__PROBLEMS TO WORK ON__:
[1] Reproduce word for word the part of the milk bottle thread that begins at "Here is another Newton" and stops after "a 1940 example.".
[2] Continue the milk bottle thread from its last sentence onward.

__SUPPLIED TEXT__:
· · ·
# My Rare Local Slug Plate Milks



## waskey (Jun 28, 2010)

I decided to finally get pictures of my Ellicott City, Maryland slugplate milk bottles. All Ellicott City milks are scarce and there aren't any worth less than $25. There are plenty more out there from my local town but I just can't get some of them considering how rare they are; several of the Ellicott City milks ive seen are only known from about 1 or 2 examples. My favorite local milk to collect is the Rockland Dairy bottles considering the dairy was right next to where my neighborhood is now. Here is the first one; its a 1931 quart with no neck design. I picked this one up for $35 on ebay last year.


----------



## waskey (Jun 28, 2010)

Next is a 1932 pint Rockland bottle with some interior staining. It has no neck design except for a large dot on the front of the neck. There are over 10 variations of the Rockland bottle that ive seen and all of them are rare too. I picked this example up for $35 at the Baltimore bottle show this year.


----------



## waskey (Jun 28, 2010)

Here is a nice 1930 pint example with no neck design and also notice on this one that it doesn't say "registered" on the heel like the previous one; everything else is the same. I assume that they decided to add registered sometime in 1931 since the quart has registered on it. I dug this one up in a local dump site this spring.


----------



## waskey (Jun 28, 2010)

Here is my favorite its a 1933 pint example with a neat dot design around the neck. This was the first Rockland I found and that is why it's my favorite. I found this one sticking out of the wall of a small ditch full of old milk bottles; it was the only intact local milk in the ditch; the rest were mostly Fairfield Western Maryland quarts. Here is the pic.


----------



## waskey (Jun 28, 2010)

I really like this one too. Its a 1936 pint with a bircage(verical line) design covering the whole bottle. Also notice that the name is C.E. Hobson rather than Chas. E. Hobson. The milk bottles with this name were only made by the Thatcher Glass. Co. and also they were only made in 1934 and 1936; there is another C.E. Hobson variation which is just a plain no design pint. Joey Haman(the ham man) on the forum owns it and maybe he will post a pic when he returns from basketball camp. My dad purchased this one as a birthday present for me from the Baltimore show this spring.


----------



## waskey (Jun 28, 2010)

I havent had any luck digging the Newton Farm Dairy Quarts and so far Joey on the forum has dug 4 and traded 2 of them to me. Here is a 1942 quart example with a neat hobnail design on the neck of it. He dug this one last year in a local dump and traded it to me for some nice baltimore stuff.


----------



## waskey (Jun 28, 2010)

Here is another Newton Farm Dairy example. Its a 1933 quart that Joey dug in Woodlawn, Md.


----------



## waskey (Jun 28, 2010)

Here is a nice little half pint Newton Farm Dairy bottle I dug in a local dump a couple years ago. Also notice it doesn't have the hobnail design on it like most from this dairy; there is also a half pint with the hobnail neck that im looking for. This is a 1940 example.
· · ·
__EXCERPTED RECORDS__:

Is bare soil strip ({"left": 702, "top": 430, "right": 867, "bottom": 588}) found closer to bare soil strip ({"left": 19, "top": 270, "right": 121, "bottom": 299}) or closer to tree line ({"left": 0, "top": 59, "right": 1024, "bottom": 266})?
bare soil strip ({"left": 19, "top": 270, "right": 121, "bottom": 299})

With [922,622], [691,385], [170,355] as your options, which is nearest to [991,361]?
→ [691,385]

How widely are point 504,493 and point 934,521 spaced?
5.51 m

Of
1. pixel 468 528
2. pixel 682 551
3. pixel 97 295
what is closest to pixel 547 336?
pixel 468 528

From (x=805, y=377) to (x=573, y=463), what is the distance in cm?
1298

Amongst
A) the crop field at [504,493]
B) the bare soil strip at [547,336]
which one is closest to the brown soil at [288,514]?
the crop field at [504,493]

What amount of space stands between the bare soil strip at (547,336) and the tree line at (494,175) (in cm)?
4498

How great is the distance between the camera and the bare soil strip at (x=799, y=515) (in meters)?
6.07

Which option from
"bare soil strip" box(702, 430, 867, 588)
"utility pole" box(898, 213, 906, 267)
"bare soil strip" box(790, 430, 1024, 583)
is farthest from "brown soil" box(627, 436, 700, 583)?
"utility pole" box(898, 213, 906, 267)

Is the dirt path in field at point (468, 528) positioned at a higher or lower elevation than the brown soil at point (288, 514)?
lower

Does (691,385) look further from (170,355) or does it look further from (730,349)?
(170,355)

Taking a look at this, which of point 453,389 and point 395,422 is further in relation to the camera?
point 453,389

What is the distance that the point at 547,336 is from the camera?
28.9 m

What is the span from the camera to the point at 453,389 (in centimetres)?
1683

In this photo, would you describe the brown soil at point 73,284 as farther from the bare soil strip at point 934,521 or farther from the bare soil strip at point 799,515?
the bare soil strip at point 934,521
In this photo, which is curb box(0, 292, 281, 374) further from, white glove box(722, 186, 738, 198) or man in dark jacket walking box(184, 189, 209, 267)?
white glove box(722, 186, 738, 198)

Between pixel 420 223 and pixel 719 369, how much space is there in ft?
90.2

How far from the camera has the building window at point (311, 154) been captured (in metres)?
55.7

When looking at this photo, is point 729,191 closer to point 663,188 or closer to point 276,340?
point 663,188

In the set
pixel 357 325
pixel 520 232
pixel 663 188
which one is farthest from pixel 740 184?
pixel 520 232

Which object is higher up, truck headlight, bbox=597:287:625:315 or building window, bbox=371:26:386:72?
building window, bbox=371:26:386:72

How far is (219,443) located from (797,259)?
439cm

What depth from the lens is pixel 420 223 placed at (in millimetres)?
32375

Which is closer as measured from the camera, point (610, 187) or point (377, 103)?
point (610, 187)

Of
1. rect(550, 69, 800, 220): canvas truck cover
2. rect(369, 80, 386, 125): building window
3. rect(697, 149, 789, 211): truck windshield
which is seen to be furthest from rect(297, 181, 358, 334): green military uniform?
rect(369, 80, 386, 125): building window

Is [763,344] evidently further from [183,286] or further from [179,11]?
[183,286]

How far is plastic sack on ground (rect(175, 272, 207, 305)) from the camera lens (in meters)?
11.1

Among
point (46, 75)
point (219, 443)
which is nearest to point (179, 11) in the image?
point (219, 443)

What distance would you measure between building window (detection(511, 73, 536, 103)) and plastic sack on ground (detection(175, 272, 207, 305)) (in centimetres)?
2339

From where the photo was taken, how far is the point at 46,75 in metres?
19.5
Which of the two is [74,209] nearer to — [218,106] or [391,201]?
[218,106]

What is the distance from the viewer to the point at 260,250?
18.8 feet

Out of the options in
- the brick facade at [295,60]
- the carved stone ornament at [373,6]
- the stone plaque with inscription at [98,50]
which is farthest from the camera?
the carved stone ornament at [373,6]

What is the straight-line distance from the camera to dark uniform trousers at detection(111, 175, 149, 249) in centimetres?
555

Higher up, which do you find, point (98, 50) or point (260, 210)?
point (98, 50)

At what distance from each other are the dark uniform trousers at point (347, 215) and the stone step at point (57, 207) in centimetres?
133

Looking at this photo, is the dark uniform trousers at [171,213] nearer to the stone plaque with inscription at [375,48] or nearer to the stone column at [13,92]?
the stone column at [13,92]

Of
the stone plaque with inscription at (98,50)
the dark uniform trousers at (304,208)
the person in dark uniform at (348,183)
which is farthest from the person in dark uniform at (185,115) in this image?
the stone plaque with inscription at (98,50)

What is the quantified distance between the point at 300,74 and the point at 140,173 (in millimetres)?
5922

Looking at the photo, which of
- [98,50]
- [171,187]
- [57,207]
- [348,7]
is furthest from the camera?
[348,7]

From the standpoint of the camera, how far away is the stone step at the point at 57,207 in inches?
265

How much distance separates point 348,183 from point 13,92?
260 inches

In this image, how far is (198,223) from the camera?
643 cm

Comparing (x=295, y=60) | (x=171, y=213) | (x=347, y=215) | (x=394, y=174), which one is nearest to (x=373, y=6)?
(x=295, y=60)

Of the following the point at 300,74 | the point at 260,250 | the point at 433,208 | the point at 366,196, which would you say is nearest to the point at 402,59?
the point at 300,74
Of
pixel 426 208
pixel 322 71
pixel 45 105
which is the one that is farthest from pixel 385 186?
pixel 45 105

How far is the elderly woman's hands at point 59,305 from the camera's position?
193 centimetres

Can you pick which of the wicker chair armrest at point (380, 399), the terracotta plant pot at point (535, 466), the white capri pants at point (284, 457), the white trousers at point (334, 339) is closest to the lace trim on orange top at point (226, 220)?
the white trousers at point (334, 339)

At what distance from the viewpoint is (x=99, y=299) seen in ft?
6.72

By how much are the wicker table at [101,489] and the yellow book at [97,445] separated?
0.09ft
· · ·
__ANSWERS TO THE PROBLEMS__:
[1]
Here is another Newton Farm Dairy example. Its a 1933 quart that Joey dug in Woodlawn, Md.


----------



## waskey (Jun 28, 2010)

Here is a nice little half pint Newton Farm Dairy bottle I dug in a local dump a couple years ago. Also notice it doesn't have the hobnail design on it like most from this dairy; there is also a half pint with the hobnail neck that im looking for. This is a 1940 example.

[2]
----------



## epackage (Jun 28, 2010)

Love the dimpled neck on the Newton Henry.....


----------



## waskey (Jun 28, 2010)

Once again Joey dug this broken one and gave it to me since he doesn't care much for damaged bottles. This one the rarest Ellicott City milk out there; this is the only known example as of now and this dairy is NOT on the list of all known Maryland milk bottles. Its such a shame this bottle is damaged; it would be quite a high $$$ bottle if not damaged. Its a 1925 Pint Upton Farm Dairy example.


----------



## waskey (Jun 28, 2010)

Next is this neat 1929 Hardman's Chocolate Milk bottle. E.M. Hardman was the proprietor and he also sold regular milk in a different style bottle but strangely this chocolate milk type is more common than the regular ones. It has a nice vertical line design on the neck.


----------



## waskey (Jun 28, 2010)

Here is the last one. I got this 1941 Hardman Chocolate Milk on ebay a couple months ago for only $9.99. This one has a slightly different design on the neck than the other one in the previous pic.


----------



## waskey (Jun 28, 2010)

Thanks for looking Jim. I think that design is pretty neat too; they were the only local dairy that used that design probably so their bottles wouldn't get confused with any of the other dairies and get sent back to the wrong place.


----------



## Jim (Jun 28, 2010)

Nice milk bottles, Henry. It is fun to collect the variants from dairies that had different bottle styles. We have some cool neck designs here, too. Here is my favorite, a C.D. Yetter Cloverleaf Dairy from Lewistown. This bottle is from 1930, and is the only one from my county that used the chain link neck.  ~Jim


----------



## waskey (Jun 30, 2010)

Thanks for looking Jim, thats a nice looking milk bottle there,  there was only one dairy farm that I know of in Ellicott City that used the chain link design. Most of the local milks here either used vertical lines or had no design on the neck.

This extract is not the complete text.